原発輸出「再生」か 新古里2基の建設再開勧告で=韓国

【ソウル聯合ニュース】韓国南東部・蔚山の新古里原発5、6号機の建設が再開される見通しとなったことで、原発輸出産業も息を吹き返しそうだ。

 政府は文在寅(ムン・ジェイン)政権の脱原発政策とは別に、収益性とリスクを踏まえた上で原発輸出を後押しすると繰り返し約束していたが、原発業界は新古里5、6号機の建設が中止されれば産業システムが打撃を受け、海外で韓国の原発が採用されなくなると危機感を強めていた。脱原発政策で建設を中断している同2基の工事継続の是非を議論してきた「公論化委員会」が20日、国民への調査を基に建設再開を政府に勧告したことで、原発輸出に再び道が開けると期待される。

 原発業界は現在、英国やチェコ、ベトナム、サウジアラビアなどへの原発輸出を模索している。

 新古里5、6号機の建設再開はまず、サウジアラビアへの輸出に追い風となりそうだ。海外メディアによると、同国は原発2基(発電容量2.8ギガワット)を来年着工する予定で、関連の入札手続きが近く本格的に始まる見通し。韓国やフランス、中国、ロシアなどが受注を争うとみられる。サウジアラビアは2032年までに原発による発電容量を17.6ギガワットに高める考えとされる。

 英国への原発輸出にも弾みがつくと期待される。日本の東芝の英原発事業子会社「ニュージェネレーション(ニュージェン)」は英国内での原発建設を計画しており、この事業に韓国型原子炉(APR1400)も候補モデルの一つとして入っている。韓国電力公社が東芝からのニュージェン株取得に乗り出し、この過程でAPR1400も候補に組み込まれた。

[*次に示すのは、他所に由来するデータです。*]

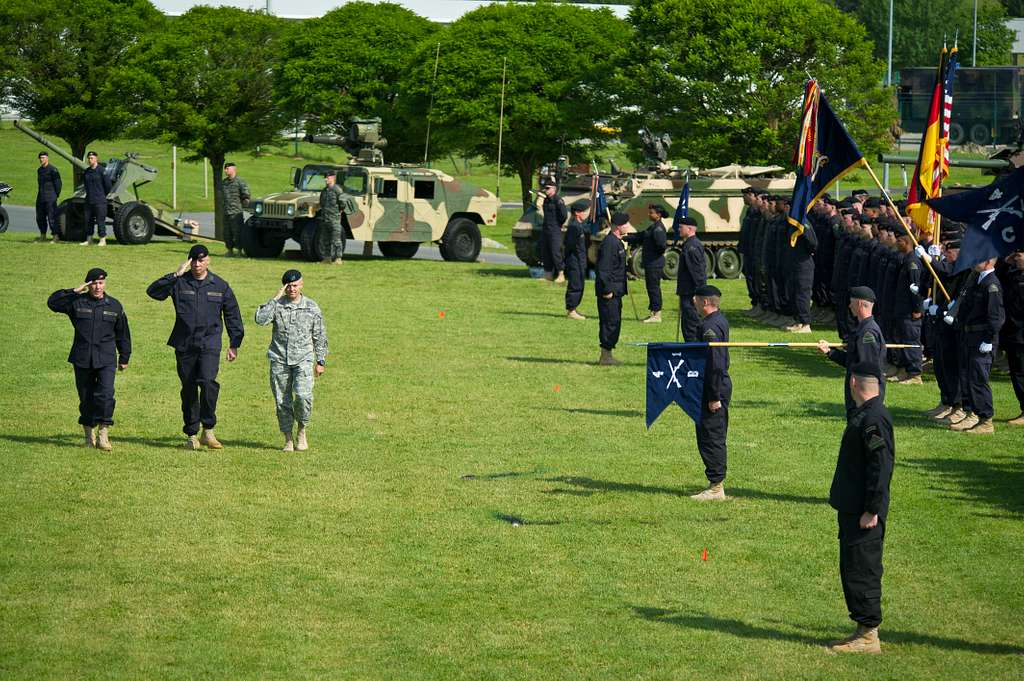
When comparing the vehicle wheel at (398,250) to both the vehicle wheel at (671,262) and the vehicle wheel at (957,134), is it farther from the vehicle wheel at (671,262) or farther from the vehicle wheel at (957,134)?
the vehicle wheel at (957,134)

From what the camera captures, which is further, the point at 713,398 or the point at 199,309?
the point at 199,309

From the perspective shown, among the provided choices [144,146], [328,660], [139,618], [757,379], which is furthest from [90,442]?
[144,146]

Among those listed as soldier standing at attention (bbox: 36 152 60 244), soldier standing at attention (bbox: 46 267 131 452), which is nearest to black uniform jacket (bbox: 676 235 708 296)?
soldier standing at attention (bbox: 46 267 131 452)

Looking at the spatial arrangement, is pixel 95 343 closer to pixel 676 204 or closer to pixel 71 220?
pixel 676 204

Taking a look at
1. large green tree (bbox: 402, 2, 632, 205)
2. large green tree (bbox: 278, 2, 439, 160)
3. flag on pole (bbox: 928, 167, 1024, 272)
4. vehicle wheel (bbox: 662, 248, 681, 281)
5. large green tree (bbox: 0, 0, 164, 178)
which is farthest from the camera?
large green tree (bbox: 278, 2, 439, 160)

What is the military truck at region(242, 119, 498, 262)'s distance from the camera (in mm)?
33219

 APR1400は韓国が独自技術で開発した原子炉で、アラブ首長国連邦(UAE)に輸出されたモデルと同一。新古里5、6号機にも採用されている。同原子炉の欧州輸出型「EUAPR」の標準設計が先ごろ、欧州各国の電力会社の安全性に関する要求をまとめた「欧州電力要求」(EUR)の認証を取得し、欧州への輸出に道筋がついた。

 原発の新設を計画するチェコでも、原発運営会社の韓国水力原子力(韓水原)が受注を目指して動いている。ライバルはロシアや中国などだ。

 原発業界の関係者は「新古里5、6号機の建設中止は原発輸出業界にとって最悪のシナリオだったが、現実にならなくて本当に幸いだ。雇用創出などに向け、輸出に一層力を入れていく」と話している。